Oui. Nous avons déjà eu des clients qui nous ont fait part de leur désarroi face à la sollicita­tion de leurs propres clients leur demandant de démontrer leurs efforts en termes d'ESG. Ils ne savaient pas quoi faire et nous deman­daient notre aide. C'est arrivé pour une société spécialisée dans les solutions de packaging. Un de ses clients, une entreprise pharmaceutique, lui demandait quelle était sa démarche dans le domaine car elle avait elle-même une obligation de "reporting". Nous avons aussi eu un tailleur de pierres qui a reçu un formulaire ESG de son prin­cipal client. Il ne savait absolument pas de quoi il était question. Mon rôle, entre autres choses, est également d’expliquer aux chefs d’entre­prises qui nous contactent le contexte régle­mentaire dans lequel ces sollicitations de leurs clients s’inscrivent. Et au-delà des contraintes, leur démontrer l’intérêt d’adopter une stratégie durable.

- UCM, en tant qu'entreprise, a-t-elle, elle aussi, une stratégie ESG?

En tant que groupe, UCM a entamé sa ré­flexion en termes de RSE. Nous avons déjà réa­lisé des actions de sensibilisation en interne et un bilan carbone de l'entreprise est en phase de réalisation. Notre objectif est vraiment d'adopter à court terme une stratégie RSE complète. C'est une priorité pour le groupe.

"Consomacteurs" et intégration

La société belge Monizze a intégré, dans les mécanismes de son fonctionnement, plusieurs politiques typées ESG. Plébisci­tée par plus de 55.000 entreprises, elle est spécialisée dans les chèques-repas et écochèques pour ne pointer que ces deux domaines. "Aujourd'hui, il est devenu impos­sible de passer à côté de cette dynamique", expose son fondateur et CEO Jean-Louis Van Houwe. "Nous incitons, par exemple, nos clients à devenir des 'consomacteurs', nous voulons leur donner la possibilité de décider des achats qu'ils font dans une optique de consommation responsable. En gros, pouvoir leur dire que s'il achète tel produit, il sera plus écoresponsable que s'il se dirige vers un autre. Nous nous inscrivons dans cet esprit volontariste avec des actions concrètes concer­nant les trois piliers, environnemental, social et de gouvernance."

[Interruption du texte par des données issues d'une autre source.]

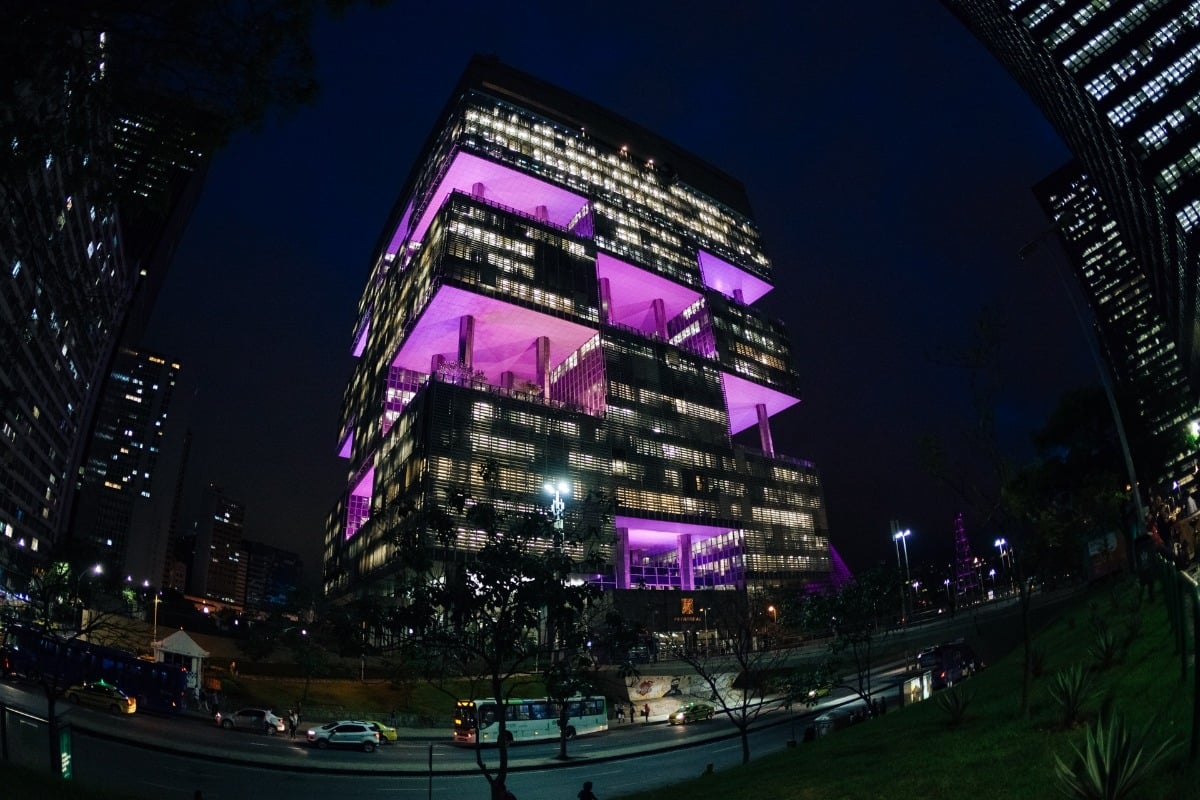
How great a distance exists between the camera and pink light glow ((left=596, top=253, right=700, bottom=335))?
122 metres

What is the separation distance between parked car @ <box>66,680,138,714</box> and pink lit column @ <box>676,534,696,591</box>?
265 ft

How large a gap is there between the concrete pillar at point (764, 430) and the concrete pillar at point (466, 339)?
58682mm

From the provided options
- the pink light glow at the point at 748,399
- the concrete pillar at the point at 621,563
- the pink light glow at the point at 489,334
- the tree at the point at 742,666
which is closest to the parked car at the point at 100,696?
the tree at the point at 742,666

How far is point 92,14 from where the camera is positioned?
9453mm

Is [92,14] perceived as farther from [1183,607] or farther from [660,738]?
[660,738]

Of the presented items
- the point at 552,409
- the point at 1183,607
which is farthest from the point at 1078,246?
the point at 1183,607

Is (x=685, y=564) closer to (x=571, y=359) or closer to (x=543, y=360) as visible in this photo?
(x=571, y=359)

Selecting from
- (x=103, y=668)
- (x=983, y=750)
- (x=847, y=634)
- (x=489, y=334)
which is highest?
(x=489, y=334)

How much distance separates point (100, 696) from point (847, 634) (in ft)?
161

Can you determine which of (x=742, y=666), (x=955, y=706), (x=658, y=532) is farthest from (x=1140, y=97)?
(x=955, y=706)

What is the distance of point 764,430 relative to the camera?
134 meters

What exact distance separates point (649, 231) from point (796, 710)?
9828 centimetres

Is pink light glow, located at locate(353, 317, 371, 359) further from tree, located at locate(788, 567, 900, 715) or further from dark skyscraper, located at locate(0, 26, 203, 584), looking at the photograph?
tree, located at locate(788, 567, 900, 715)

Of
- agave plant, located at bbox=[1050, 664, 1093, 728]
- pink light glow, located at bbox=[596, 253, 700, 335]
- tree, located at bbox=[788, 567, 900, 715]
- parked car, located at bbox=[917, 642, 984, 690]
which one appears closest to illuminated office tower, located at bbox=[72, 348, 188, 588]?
pink light glow, located at bbox=[596, 253, 700, 335]
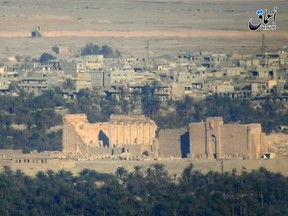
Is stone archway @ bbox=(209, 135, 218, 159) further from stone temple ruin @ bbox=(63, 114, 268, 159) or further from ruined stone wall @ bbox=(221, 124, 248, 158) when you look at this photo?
ruined stone wall @ bbox=(221, 124, 248, 158)

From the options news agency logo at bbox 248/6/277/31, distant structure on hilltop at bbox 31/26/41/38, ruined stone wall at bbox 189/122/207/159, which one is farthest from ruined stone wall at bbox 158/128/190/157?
distant structure on hilltop at bbox 31/26/41/38

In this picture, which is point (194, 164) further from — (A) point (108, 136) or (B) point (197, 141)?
(A) point (108, 136)

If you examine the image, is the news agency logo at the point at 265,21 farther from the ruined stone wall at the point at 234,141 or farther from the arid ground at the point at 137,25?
the ruined stone wall at the point at 234,141

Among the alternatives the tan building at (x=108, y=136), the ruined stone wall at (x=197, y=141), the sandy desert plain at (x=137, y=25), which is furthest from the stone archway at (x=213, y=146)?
the sandy desert plain at (x=137, y=25)

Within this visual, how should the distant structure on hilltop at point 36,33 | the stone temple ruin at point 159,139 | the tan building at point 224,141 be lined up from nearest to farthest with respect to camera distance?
the tan building at point 224,141, the stone temple ruin at point 159,139, the distant structure on hilltop at point 36,33

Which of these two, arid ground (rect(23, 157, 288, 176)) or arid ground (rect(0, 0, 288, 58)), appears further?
arid ground (rect(0, 0, 288, 58))

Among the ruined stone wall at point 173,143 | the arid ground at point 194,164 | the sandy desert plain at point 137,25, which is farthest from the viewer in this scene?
the sandy desert plain at point 137,25

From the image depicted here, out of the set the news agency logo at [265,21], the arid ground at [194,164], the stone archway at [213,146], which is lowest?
the arid ground at [194,164]
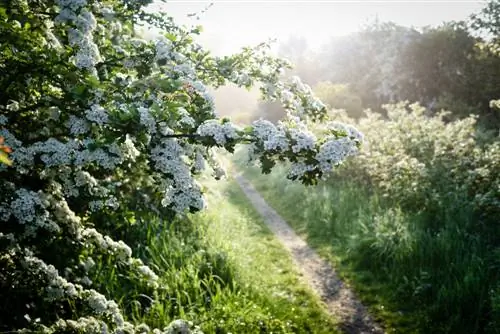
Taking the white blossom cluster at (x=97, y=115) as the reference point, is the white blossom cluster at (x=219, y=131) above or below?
below

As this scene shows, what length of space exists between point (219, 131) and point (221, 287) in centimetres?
496

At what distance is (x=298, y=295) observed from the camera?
8102 mm

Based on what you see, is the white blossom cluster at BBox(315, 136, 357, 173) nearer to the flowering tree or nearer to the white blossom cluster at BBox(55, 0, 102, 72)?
the flowering tree

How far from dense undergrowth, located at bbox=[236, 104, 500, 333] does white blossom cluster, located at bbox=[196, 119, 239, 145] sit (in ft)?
16.5

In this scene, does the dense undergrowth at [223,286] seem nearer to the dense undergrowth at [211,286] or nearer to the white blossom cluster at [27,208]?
the dense undergrowth at [211,286]

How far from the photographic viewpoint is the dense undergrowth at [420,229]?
681 cm

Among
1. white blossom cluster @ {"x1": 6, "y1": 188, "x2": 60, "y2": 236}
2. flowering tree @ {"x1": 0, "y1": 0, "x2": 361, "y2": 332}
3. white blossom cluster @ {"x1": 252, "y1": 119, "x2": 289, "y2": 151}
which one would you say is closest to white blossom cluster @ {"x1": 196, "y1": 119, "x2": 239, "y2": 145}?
flowering tree @ {"x1": 0, "y1": 0, "x2": 361, "y2": 332}

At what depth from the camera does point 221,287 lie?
24.8 ft

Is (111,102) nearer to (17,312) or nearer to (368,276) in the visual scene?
(17,312)

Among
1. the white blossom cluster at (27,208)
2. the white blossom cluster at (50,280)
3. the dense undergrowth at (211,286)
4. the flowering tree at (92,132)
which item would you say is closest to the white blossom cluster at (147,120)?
the flowering tree at (92,132)

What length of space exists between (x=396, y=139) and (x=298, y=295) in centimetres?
654

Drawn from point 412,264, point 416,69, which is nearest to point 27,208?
point 412,264

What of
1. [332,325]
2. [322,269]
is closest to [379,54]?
[322,269]

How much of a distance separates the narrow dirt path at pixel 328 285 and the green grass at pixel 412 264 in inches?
8.6
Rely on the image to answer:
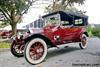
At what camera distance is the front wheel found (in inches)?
279

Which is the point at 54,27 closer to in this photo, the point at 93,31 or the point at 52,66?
the point at 52,66

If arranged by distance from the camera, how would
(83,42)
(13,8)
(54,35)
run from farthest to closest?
(13,8), (83,42), (54,35)

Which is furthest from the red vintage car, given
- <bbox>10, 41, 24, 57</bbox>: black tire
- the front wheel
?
<bbox>10, 41, 24, 57</bbox>: black tire

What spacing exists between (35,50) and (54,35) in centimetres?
110

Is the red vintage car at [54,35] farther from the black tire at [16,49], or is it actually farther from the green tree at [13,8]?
the green tree at [13,8]

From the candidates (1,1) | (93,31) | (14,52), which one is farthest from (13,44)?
(93,31)

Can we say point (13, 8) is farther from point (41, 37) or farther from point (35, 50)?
point (35, 50)

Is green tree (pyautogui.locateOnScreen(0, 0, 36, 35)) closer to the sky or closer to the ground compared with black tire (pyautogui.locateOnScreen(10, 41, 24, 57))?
closer to the sky

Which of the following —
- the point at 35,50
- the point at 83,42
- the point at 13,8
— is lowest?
the point at 83,42

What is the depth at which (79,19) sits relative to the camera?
10.1 metres

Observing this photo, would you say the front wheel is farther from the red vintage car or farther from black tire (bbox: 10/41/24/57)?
black tire (bbox: 10/41/24/57)

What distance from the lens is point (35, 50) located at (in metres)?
7.36

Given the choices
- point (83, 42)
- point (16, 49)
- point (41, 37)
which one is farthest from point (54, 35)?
point (83, 42)

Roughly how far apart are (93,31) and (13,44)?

L'entreprise bruxelloise compte 110 salariés qui ont "deux à trois fois plus de jours de forma­tions que ce qui est légalement obligatoire", reprend le fon­dateur et CEO de l'entité belge faisant partie du groupe UP. Surtout, elle prône l'inclusion. "Nous avons un vrai souci d'intégration. Nous sommes basés à Bruxelles et nous recrutons des personnes représentatives de l'ensemble de notre région. Comme nous donnons une chance à ceux qui n'ont pas spécialement de diplôme, on a mis au point une 'école de la vie'. On fait de l'intégration, on accompagne, on investit". Dans la "catégorie G" comme celle labélisée "S", pour Gouvernance et So­ciale, c'est claire­ment le combo parfait. Monizze pallie le manque de main-d'oeuvre qualifiée en accentuant l'inclusion de personnes sans opportunité. Ça devient du win-win, l'entreprise résol­vant un de ses problèmes en même temps que celui de la société, au sens large. Ce qui prouve bien que la politique ESG est une opportunité pour tout le monde.